Despite the great progress regarding the construction of those tools, the work, developed by the important figure of the blacksmith, was still extremely manual and used both human force and animal motor. It was only in 1769, when brilliant British engineer James Watt revolutionized the general industry by improving the existing steam engines of the time. From Watt’s modifications, steam engines started to move the first trains, boats, factories, as well as forgeries and coal mines, and in that way, set the base for the Industrial Revolution. That great invention would forever transform the way the factories produced and sharpened their cutting tools.
The tools started to be powered by engines, whether steam, liquid fuel, or electricity. That made it possible to have simultaneous operation of several hammers, drills and scrapers, a level of automation that was previously impossible. In addition, there was an immeasurable increase of speed, precision of movements, and operating time of machines, essential factors for the evolution of the metallurgy industry.

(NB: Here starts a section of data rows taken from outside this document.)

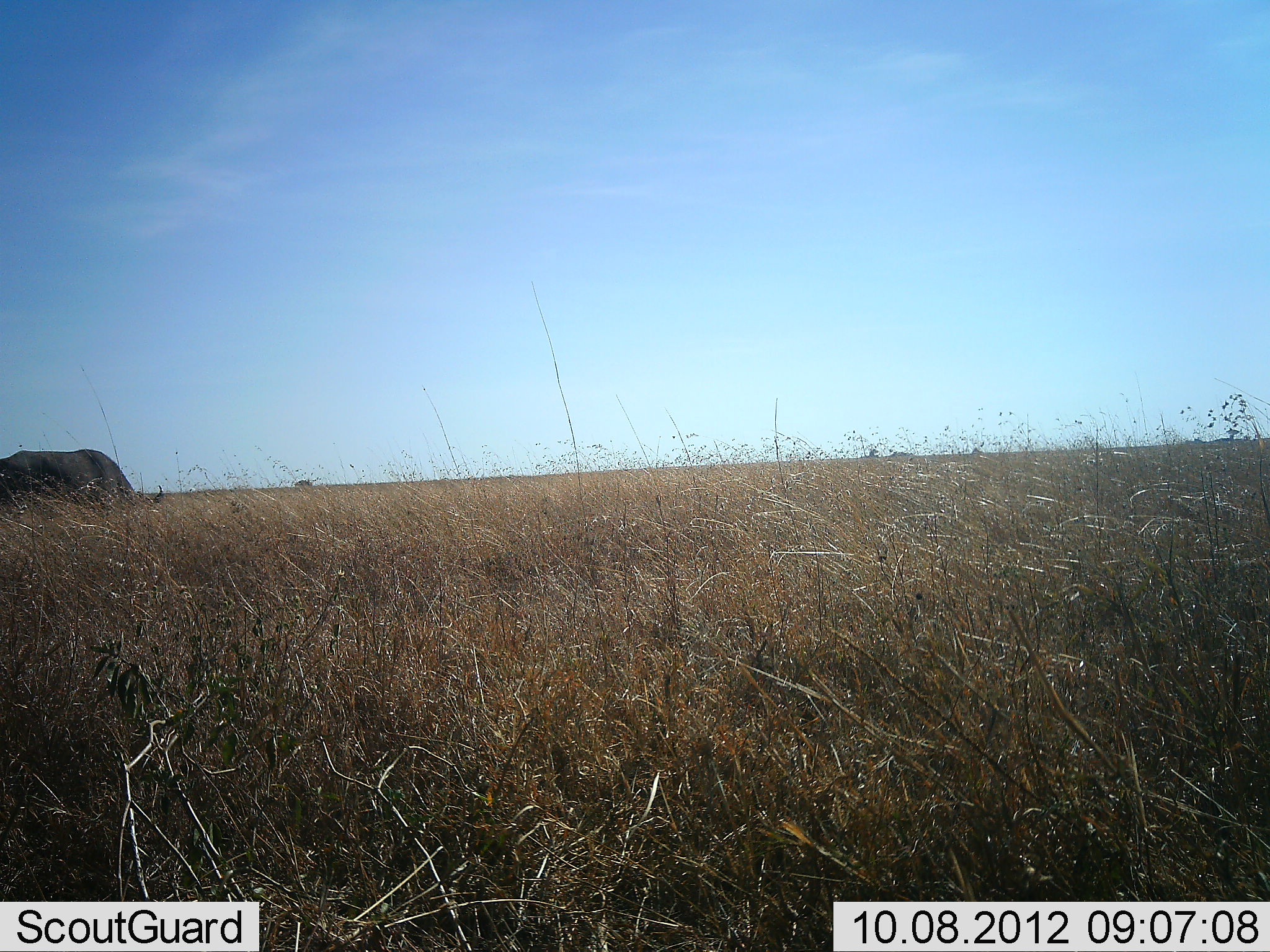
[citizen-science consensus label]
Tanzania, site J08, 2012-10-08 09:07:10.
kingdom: Animalia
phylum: Chordata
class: Mammalia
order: Artiodactyla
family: Bovidae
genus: Syncerus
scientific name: Syncerus caffer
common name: cape buffalo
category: buffalo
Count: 1.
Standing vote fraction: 27%.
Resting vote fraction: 0%.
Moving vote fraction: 0%.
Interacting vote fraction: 0%.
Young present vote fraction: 0%.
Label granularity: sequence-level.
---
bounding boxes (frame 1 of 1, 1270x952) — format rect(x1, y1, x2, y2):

Samot Tool Manufacturing Structure: applying technology on our clients’ projects.
Samot excels for having a high level of technology and several types of machinery in its manufacturing plant to build and sharpen its proprietary tools. Its tooling contributes in the optimization of its machining processes, from a technical team dedicated to designing, building and sharpening tools as necessary.
Furthermore, we offer a full structure for the manufacturing of tools, delivering greater agility for the development of new projects and greater competitiveness through the reduction of costs in our manufacturing processes.
The process of Re-sharpening can be repeated several times, allowing a single tool to be used for a long time with the same precision of a new device. In this process, coating can be also applied, if necessary. Coating improves the performance of the tool, providing productivity gains and extending its useful life. Advantages of the sharpening department in Samot corporation:
Vantagens do setor afiação na corporação Samot:
Fabrication with own know-how.
Agility in delivering on time.
Versatility in adapting tools.
Technical team duly trained for innovations.
Fabrication and re-sharpening of tools in production.
Special tools with lower costs.
Reuse of obsolete tools for new products.
Check below all the stages of this development.
It is for these and many other reasons that Samot is considered a reference in this industry by many manufacturers. Always seeking new and better practices, we have quality, agility, and efficiency as requirements in all our deliveries, making these characteristics also reflect on all our internal processes.